WRITTEN TASKS:
- 1) In the earnings call transcript, the legal counsel warns against placing undue reliance on forward-looking statements. Using the reasoning the transcript gives, explain why.
- 2) Carry on the earnings call transcript from where it stops.
Start of TEXT PASSAGE
Good morning, ladies and gentlemen, and welcome to Enghouse's First Quarter 2025 conference call. At this time, all lines are in a listen-only mode. Following the presentation, we will conduct a question-and-answer session. If anyone has any difficulties hearing the conference, please press star zero for operator assistance at any time. I would now like to turn the conference call over to Mr. Stephen Sadler. Please go ahead.

Stephen Sadler
Chairman and CEO, Enghouse Systems

Good morning, everybody. I'm here today with Rob Medved, Chief Financial Officer, and Todd May, VP Legal Counsel. Before we begin, I'll have Todd read our forward disclaimer.

Todd May
VP and Legal Counsel, Enghouse Systems

Certain statements made may be forward-looking. By their nature, such forward-looking statements are subject to various risks and uncertainties, including those in Enghouse's continuous disclosure filings, such as its AIF, which could cause the company's actual results and experience to differ materially from anticipated results or other expectations. Undue reliance should not be placed on forward-looking information, and the company has no obligation to update or revise any forward-looking information, whether as a result of new information, future events, or otherwise.

Stephen Sadler
Chairman and CEO, Enghouse Systems

Thanks, Todd. Rob will now give an overview of the financial results.

Rob Medved
CFO, Enghouse Systems

Thank you, Steve. I'll now take us through the first quarter financial highlights. Revenue increased 2.9% to CAD 124 million from CAD 120.5 million in Q1 2024. Recurring revenue, which includes SaaS and maintenance services, grew 4% to CAD 87.9 million, compared to CAD 84.6 million in Q1 2024, and represents 70.9% of total revenue as we continue to prioritize this revenue stream. Results from operating activities decreased to CAD 31 million, compared to CAD 32.6 million in Q1 2024. Net income was CAD 21.9 million, compared to CAD 18.1 million in Q1 2024, as we grow our business with a focus on profitability. Adjusted EBITDA decreased to CAD 33.1 million, compared to CAD 34.7 million, while achieving a 26.7% margin. Cash flow from operating activities, excluding changes in working capital, was CAD 37.7 million, compared to CAD 35.6 million in the comparable period. Cash, cash equivalents, and short-term investments were CAD 271.1 million as at January 31st, 2025.
End of TEXT PASSAGE
Start of RECORDS PROVIDED
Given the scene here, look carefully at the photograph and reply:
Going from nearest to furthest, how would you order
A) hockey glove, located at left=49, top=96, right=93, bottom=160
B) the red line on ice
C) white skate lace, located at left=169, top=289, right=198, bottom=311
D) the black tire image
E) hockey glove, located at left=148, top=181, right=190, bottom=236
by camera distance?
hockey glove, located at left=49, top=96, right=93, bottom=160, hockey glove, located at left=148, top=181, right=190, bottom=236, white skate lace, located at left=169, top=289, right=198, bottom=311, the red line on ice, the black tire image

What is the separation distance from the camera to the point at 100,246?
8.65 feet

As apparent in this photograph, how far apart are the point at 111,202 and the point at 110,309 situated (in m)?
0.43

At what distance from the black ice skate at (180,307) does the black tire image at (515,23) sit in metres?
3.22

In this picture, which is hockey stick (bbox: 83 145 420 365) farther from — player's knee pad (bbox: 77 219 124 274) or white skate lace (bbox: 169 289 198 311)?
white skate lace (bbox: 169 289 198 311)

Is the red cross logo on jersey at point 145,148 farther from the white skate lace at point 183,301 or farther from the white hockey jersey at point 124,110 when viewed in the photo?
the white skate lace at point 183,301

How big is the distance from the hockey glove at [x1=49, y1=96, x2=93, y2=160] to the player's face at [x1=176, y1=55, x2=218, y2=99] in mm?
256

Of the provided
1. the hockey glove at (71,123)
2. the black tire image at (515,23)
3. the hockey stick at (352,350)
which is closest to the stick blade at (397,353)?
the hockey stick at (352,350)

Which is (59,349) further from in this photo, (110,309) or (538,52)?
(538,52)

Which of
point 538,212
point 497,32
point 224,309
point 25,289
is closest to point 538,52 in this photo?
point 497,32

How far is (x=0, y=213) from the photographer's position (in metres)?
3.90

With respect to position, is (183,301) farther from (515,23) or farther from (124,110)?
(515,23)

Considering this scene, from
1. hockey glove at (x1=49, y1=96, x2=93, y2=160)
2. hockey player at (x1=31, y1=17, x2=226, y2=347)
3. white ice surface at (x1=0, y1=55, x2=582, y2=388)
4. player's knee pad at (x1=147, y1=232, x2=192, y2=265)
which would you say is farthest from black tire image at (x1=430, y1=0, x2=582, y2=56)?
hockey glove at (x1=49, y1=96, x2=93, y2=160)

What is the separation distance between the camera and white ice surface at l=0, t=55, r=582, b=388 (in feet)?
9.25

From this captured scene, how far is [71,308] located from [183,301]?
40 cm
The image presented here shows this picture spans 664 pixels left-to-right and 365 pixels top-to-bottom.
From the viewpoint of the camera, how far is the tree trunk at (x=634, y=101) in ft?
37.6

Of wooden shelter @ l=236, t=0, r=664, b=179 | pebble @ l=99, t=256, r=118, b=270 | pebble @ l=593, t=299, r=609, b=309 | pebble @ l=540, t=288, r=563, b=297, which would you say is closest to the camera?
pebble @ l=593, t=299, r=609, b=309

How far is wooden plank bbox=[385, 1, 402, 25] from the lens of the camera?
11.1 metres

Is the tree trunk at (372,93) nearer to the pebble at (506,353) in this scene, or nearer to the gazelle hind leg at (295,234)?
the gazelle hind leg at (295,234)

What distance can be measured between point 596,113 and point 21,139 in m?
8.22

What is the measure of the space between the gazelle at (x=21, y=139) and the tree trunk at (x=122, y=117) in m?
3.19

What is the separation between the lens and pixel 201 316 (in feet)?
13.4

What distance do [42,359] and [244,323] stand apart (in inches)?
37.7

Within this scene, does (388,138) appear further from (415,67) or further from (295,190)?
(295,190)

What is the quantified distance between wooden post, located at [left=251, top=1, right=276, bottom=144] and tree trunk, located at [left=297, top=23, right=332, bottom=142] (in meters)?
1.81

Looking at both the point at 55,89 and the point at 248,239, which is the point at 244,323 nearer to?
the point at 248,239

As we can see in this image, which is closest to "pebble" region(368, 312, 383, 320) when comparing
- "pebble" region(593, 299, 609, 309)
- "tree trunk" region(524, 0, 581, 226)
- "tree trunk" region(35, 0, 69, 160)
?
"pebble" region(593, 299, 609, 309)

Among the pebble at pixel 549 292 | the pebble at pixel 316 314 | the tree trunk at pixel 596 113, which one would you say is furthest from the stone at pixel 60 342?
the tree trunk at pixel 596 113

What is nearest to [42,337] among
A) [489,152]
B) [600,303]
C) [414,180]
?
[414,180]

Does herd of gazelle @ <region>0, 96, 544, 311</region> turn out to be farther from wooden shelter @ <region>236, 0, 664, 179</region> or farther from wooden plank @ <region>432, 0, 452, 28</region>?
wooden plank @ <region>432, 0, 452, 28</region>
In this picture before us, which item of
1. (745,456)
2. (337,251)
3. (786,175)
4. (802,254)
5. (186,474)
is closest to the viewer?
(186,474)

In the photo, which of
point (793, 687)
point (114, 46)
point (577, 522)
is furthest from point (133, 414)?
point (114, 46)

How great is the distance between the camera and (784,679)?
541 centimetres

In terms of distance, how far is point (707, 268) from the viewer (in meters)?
End of RECORDS PROVIDED
Start of RECORDS PROVIDED
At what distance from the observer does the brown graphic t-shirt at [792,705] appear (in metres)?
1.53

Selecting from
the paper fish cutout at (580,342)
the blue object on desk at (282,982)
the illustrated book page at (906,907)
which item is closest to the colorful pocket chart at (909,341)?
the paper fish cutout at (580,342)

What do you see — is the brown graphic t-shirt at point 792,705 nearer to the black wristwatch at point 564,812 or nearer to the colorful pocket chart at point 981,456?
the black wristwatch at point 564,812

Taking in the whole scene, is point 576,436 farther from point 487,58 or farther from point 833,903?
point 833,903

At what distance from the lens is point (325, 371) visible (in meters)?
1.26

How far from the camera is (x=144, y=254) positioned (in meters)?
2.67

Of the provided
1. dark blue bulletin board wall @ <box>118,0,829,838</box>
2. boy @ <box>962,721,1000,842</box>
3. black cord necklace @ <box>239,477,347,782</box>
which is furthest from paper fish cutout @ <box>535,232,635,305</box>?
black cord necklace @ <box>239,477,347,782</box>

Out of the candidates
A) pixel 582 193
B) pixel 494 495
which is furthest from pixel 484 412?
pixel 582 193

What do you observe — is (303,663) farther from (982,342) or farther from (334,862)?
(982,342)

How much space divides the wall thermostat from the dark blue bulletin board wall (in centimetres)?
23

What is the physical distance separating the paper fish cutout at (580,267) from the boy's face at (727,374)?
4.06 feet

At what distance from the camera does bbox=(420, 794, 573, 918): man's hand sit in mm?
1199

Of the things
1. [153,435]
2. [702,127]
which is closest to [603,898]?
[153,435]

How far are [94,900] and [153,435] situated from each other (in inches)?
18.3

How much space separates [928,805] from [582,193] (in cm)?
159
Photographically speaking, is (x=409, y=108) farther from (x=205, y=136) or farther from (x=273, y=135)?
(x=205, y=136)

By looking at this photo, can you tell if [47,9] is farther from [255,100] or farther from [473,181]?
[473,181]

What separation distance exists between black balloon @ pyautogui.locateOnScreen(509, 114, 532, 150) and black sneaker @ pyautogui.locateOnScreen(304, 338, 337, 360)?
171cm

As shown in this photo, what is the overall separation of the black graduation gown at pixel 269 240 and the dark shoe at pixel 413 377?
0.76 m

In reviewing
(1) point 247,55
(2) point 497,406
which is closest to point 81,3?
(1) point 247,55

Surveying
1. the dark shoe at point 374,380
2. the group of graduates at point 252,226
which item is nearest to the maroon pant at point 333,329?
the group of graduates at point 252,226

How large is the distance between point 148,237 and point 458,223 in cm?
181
End of RECORDS PROVIDED
RESPONSES TO THE TASKS:
- 1) Forward-looking statements are by nature subject to various risks and uncertainties, including those described in Enghouse's continuous disclosure filings such as its AIF. These risks and uncertainties could cause the company's actual results and experience to differ materially from anticipated results or other expectations.

- 2)
The most recent quarter has brought about events that have created a great deal of uncertainty across the globe. There are new questions around trade flows, interest rates, commodity prices, and other factors which point to increased instability. Throughout this period, our first quarter operating performance continued its consistent positive trend and reflects our steady and disciplined approach to the business. In the quarter, we achieved revenue of CAD 124 million, a 2.9% increase compared to the prior year, while net income increased to CAD 21.9 million, or CAD 0.40 per diluted share, from CAD 18.1 million, or CAD 0.33 per diluted share, in the comparative quarter. We remain focused on predictable recurring revenue streams, with SaaS and maintenance services revenue increasing by 4% in the quarter.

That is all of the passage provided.